§ **PROBLEM STATEMENT**
Could you find every line in the entries below that holds the word "granularity" and copy it?
(Beginning of THE DATA)
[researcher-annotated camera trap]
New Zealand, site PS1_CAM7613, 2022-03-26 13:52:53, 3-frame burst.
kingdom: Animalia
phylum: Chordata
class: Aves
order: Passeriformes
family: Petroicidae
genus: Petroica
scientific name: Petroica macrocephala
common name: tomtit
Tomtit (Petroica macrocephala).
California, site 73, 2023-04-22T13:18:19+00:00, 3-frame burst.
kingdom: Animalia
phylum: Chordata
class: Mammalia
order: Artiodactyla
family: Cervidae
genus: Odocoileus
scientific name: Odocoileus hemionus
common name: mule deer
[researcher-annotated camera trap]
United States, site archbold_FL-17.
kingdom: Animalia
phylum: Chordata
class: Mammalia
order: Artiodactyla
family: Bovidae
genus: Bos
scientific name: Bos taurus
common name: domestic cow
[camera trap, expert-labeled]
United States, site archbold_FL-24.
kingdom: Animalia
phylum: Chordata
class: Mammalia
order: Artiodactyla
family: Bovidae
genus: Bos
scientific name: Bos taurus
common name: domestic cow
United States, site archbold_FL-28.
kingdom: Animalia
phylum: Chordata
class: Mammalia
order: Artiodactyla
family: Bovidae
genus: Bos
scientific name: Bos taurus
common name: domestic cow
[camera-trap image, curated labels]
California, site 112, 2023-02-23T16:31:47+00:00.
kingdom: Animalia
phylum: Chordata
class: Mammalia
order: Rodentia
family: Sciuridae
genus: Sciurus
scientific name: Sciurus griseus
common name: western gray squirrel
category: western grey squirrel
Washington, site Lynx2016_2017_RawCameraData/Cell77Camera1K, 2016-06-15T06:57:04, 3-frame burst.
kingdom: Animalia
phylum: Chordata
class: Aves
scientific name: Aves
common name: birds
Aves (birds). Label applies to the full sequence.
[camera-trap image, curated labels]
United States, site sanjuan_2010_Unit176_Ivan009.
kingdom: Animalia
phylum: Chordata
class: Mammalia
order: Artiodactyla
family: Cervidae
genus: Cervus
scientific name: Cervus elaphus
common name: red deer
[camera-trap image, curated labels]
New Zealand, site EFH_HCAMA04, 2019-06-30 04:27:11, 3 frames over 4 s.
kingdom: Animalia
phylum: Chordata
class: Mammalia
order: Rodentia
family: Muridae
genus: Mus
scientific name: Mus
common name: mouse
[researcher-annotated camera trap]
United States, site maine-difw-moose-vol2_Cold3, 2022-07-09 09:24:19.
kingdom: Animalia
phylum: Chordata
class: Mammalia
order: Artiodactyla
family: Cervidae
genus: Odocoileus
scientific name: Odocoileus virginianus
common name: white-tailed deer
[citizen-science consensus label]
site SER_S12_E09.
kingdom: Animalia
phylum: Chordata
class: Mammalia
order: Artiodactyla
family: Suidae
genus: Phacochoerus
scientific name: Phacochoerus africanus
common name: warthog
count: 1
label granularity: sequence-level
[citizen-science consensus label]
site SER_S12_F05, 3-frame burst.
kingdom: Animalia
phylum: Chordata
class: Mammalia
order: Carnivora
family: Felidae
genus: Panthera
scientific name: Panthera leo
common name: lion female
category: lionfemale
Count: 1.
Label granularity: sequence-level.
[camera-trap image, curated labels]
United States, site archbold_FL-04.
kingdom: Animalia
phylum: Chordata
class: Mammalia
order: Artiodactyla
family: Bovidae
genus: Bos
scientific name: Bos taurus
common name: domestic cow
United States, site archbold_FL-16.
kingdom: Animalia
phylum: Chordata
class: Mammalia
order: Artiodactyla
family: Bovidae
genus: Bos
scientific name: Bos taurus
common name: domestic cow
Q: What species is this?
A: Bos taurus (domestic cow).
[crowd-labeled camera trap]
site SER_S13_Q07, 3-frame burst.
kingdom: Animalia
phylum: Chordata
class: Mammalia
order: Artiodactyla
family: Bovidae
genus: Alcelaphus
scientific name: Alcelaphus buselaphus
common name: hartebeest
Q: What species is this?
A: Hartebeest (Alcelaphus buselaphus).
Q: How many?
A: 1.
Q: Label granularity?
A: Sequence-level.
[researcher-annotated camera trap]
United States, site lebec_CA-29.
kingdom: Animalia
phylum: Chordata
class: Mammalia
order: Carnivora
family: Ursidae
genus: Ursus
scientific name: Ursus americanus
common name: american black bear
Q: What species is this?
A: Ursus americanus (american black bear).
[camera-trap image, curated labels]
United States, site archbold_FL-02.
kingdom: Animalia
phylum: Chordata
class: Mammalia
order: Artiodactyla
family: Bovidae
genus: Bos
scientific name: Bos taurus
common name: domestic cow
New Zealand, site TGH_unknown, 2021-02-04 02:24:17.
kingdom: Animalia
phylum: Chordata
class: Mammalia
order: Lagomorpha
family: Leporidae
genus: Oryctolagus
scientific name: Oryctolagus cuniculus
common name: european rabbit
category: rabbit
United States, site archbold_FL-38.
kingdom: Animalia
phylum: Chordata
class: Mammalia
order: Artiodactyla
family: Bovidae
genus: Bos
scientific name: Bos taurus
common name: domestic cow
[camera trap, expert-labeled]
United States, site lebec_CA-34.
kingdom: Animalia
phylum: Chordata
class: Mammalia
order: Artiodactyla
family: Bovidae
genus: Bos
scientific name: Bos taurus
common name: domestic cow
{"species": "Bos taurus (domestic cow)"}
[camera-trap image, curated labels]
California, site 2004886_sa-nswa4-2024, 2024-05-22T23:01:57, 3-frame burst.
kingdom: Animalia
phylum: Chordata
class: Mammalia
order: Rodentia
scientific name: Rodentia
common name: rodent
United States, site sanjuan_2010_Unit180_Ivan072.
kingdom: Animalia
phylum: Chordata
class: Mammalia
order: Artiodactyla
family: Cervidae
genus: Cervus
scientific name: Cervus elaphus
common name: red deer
(End of THE DATA)
§ **EXERCISE RESPONSE**
label granularity: sequence-level
Label granularity: sequence-level.
Q: Label granularity?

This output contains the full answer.